▸ INSTRUCTIONS TO FOLLOW:
Please transcribe only the lines between the one containing "How many times Dbones's posts are read daily" and the end of the records, both ends included, exactly as written; skip every picture.

------

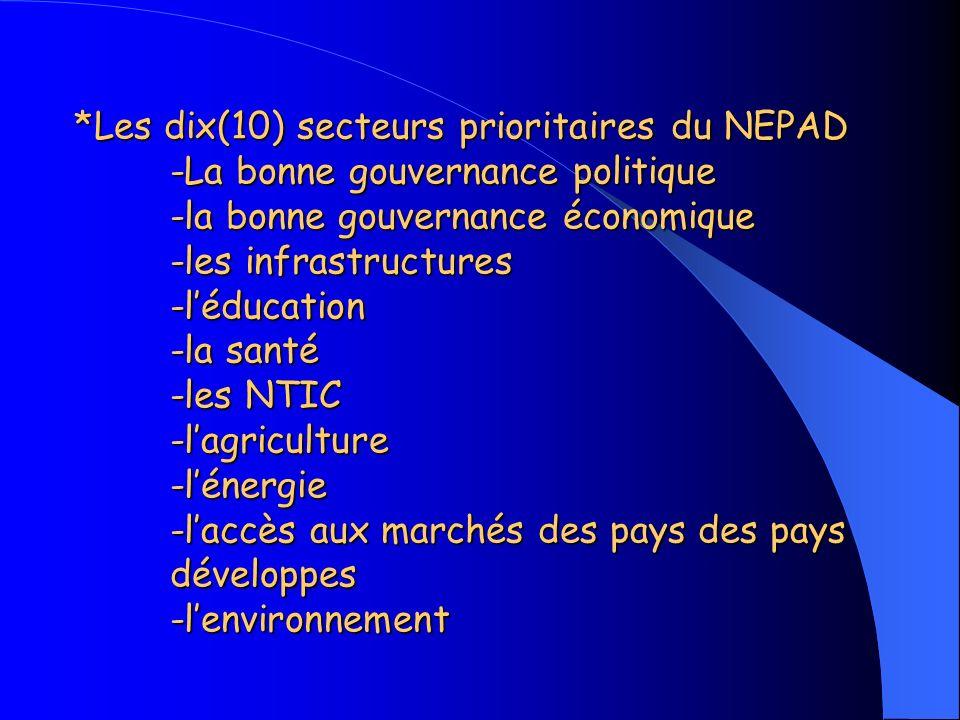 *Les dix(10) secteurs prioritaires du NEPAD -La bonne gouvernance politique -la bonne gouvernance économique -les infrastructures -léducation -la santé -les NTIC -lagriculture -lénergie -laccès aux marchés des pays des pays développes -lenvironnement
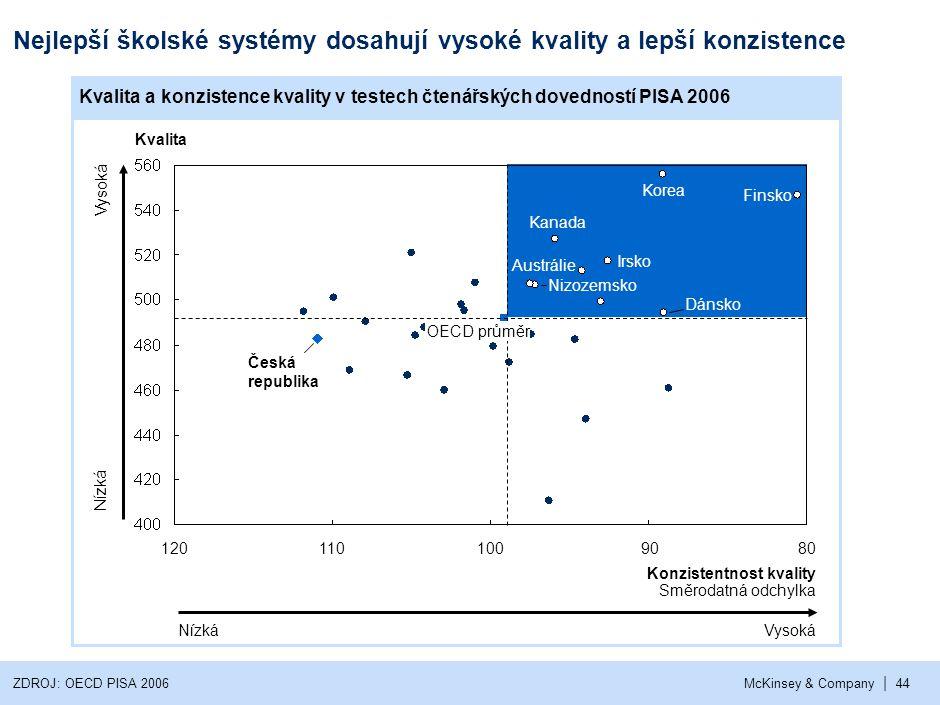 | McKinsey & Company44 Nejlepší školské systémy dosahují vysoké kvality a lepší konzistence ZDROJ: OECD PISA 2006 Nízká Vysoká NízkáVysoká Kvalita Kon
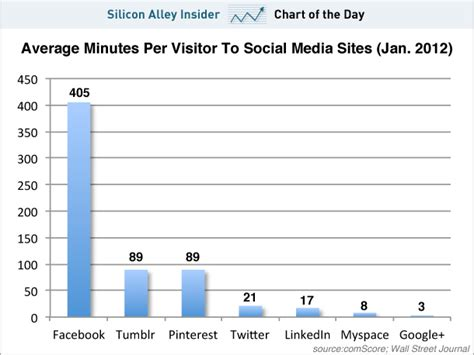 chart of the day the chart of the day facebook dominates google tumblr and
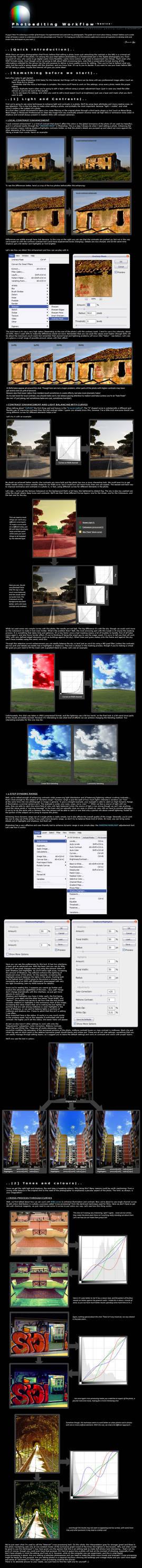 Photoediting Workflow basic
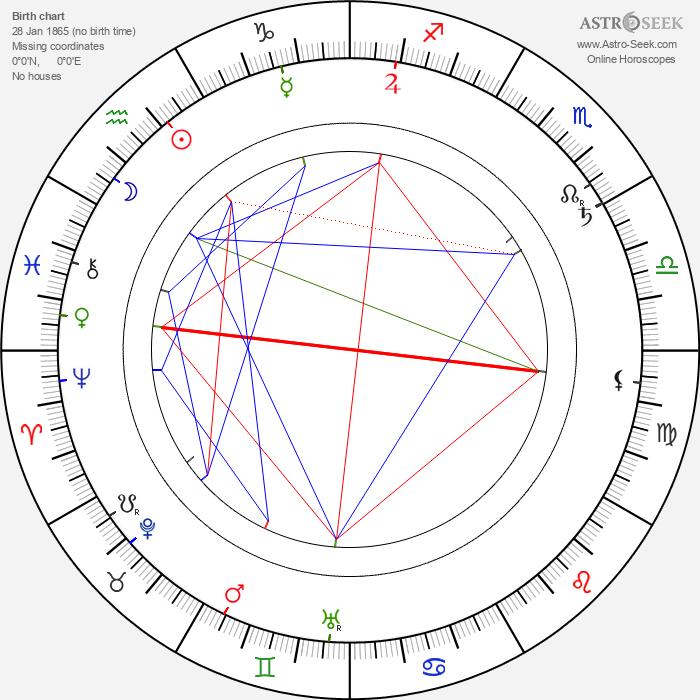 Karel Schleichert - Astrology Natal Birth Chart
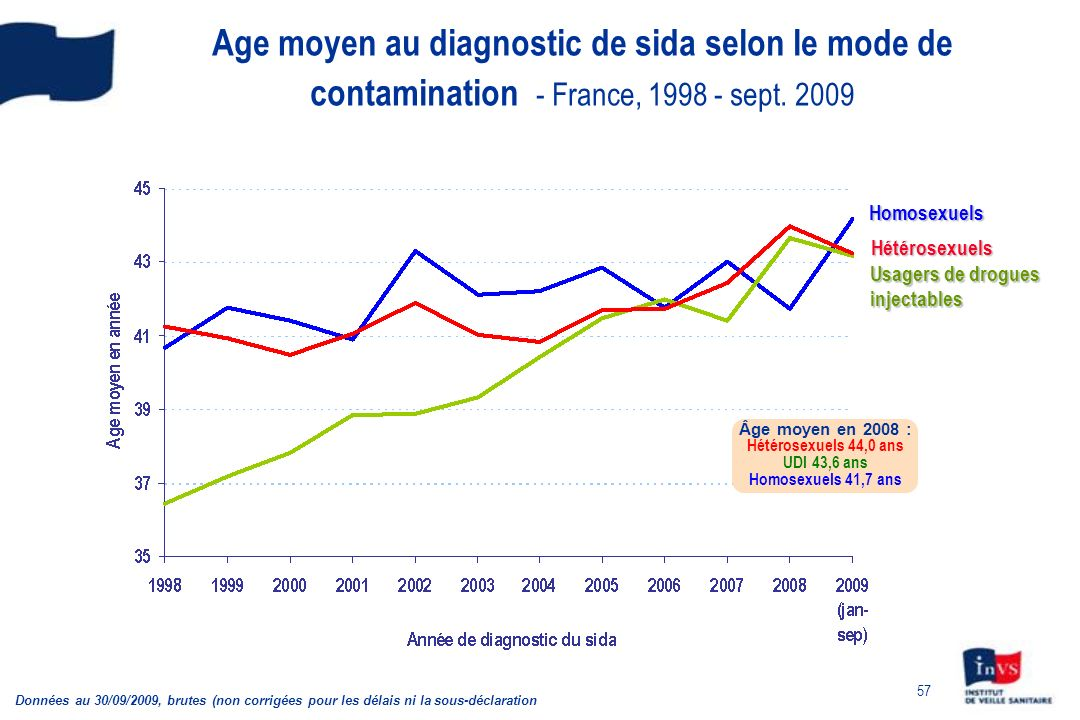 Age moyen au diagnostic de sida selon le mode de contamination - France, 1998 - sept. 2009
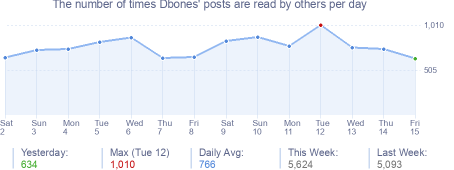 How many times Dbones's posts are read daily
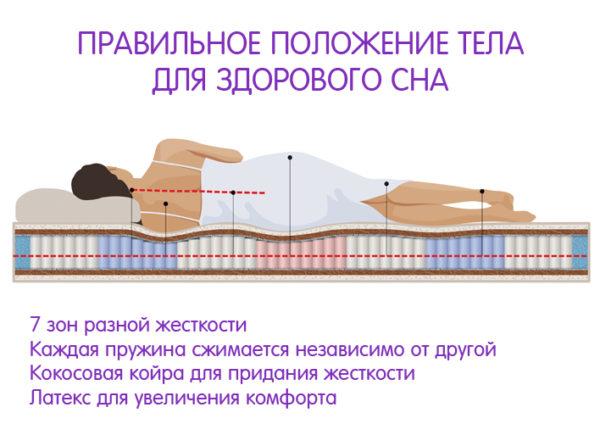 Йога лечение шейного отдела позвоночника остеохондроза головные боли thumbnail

------

▸ RESULT OF THE EXERCISE:
 How many times Dbones's posts are read daily
 Йога лечение шейного отдела позвоночника остеохондроза головные боли thumbnail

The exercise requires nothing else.